Search code examples
rsplitsapply

RSME on dataframe of multiple files in R


My goal is to read many files into R, and ultimately, run a Root Mean Square Error (rmse) function on each pair of columns within each file. I have this code:

    #This calls all the files into a dataframe
filnames <- dir("~/Desktop/LGsampleHUCsWgraphs/testRSMEs", pattern = "*_45Fall_*")
    #This reads each file
read_data <- function(z){
       dat <- read_excel(z, skip = 0, ) 
       return(dat)
    }
    #This combines them into one list and splits them by the names in the first column
datalist <- lapply(filnames, read_data)
    bigdata <- rbindlist(datalist, use.names = T)
    splitByHUCs <- split(bigdata, f = bigdata$HUC...1 , sep = "\n", lex.order = TRUE)

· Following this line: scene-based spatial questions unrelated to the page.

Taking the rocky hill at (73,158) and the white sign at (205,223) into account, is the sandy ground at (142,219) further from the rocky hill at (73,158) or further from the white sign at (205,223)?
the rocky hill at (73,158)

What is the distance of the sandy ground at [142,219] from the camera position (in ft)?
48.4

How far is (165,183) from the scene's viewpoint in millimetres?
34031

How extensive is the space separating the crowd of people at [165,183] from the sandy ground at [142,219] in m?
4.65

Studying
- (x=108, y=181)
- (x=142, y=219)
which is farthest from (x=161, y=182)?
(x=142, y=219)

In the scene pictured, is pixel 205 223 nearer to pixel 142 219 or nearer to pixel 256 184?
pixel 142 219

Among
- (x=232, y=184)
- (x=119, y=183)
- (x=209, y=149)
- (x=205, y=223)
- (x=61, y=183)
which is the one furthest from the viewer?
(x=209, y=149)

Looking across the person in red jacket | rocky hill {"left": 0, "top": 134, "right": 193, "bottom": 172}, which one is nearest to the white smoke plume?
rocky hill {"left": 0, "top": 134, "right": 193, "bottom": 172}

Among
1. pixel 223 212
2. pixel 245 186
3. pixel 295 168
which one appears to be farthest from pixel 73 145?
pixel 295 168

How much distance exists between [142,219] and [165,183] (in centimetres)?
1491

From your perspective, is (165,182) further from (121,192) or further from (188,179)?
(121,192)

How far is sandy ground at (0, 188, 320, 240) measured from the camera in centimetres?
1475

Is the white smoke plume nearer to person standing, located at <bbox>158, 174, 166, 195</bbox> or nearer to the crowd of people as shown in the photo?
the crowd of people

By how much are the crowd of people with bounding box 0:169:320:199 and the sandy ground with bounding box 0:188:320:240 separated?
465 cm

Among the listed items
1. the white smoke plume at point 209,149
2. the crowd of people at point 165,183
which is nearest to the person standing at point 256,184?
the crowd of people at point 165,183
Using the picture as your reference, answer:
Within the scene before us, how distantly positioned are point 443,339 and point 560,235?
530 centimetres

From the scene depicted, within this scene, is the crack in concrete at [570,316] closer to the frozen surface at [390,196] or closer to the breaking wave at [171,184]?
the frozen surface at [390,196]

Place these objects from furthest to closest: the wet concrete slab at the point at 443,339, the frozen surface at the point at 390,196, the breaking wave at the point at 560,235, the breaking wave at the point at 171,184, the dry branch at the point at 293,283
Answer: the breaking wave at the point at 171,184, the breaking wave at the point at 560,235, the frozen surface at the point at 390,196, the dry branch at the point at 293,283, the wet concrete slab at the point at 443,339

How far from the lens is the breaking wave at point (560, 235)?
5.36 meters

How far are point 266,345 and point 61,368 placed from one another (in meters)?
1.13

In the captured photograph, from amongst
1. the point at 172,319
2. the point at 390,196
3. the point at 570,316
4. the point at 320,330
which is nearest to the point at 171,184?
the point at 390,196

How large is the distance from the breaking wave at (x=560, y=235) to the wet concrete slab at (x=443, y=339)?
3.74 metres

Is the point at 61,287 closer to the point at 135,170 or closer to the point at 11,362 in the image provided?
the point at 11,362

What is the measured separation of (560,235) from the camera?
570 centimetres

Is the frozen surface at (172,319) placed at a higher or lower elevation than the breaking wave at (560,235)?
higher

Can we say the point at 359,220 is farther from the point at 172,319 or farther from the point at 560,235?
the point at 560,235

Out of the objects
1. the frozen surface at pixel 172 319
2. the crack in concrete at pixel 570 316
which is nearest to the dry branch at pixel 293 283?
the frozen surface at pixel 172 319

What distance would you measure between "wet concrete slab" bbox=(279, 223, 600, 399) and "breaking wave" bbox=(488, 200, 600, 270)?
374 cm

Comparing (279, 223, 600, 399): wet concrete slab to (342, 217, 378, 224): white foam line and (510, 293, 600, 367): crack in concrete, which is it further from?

So far, all is working well. Now I want to apply an rmse [library(Metrics)] analysis on each of the "splits" created above. I don't know what to call the "splits". Here I have used names but that is an R reserved word and won't work. I tried the bigdata object but that didn't work either. I also tried to use splitByHUCs, and rMSEs.

rMSEs <- sapply(splitByHUCs, function(x) rmse(names$Predicted, names$Actual)) 
write.csv(rMSEs, file = "~/Desktop/testRMSEs.csv")

The rmse code works fine when I run it on a single file and create a name for the dataframe:

read_excel("bcc1_45Fall_1010002.xlsm")
bcc1F1010002 <- read_excel("bcc1_45Fall_1010002.xlsm")
rmse(bcc1F1010002$Predicted, bcc1F1010002$Actual)

The "splits" are named by the "splitByHUCs" script, like this:sample of split results

They are named for the file they came from, appropriately. I need some kind of reference name for the rmse formula and I don't know what it would be. Any ideas? Thanks. I made some small versions of the files, but I don't know how to add them here.


Solution

  • As it is a list, we can loop over the list with sapply/lapply as in the OP's code, but the names$ is incorrect as the lambda function object is x which signifies each of the elements of the list (i.e. a data.frame). Therefore, instead of names$, use x$

    sapply(splitByHUCs, function(x) rmse(x$Predicted, x$Actual))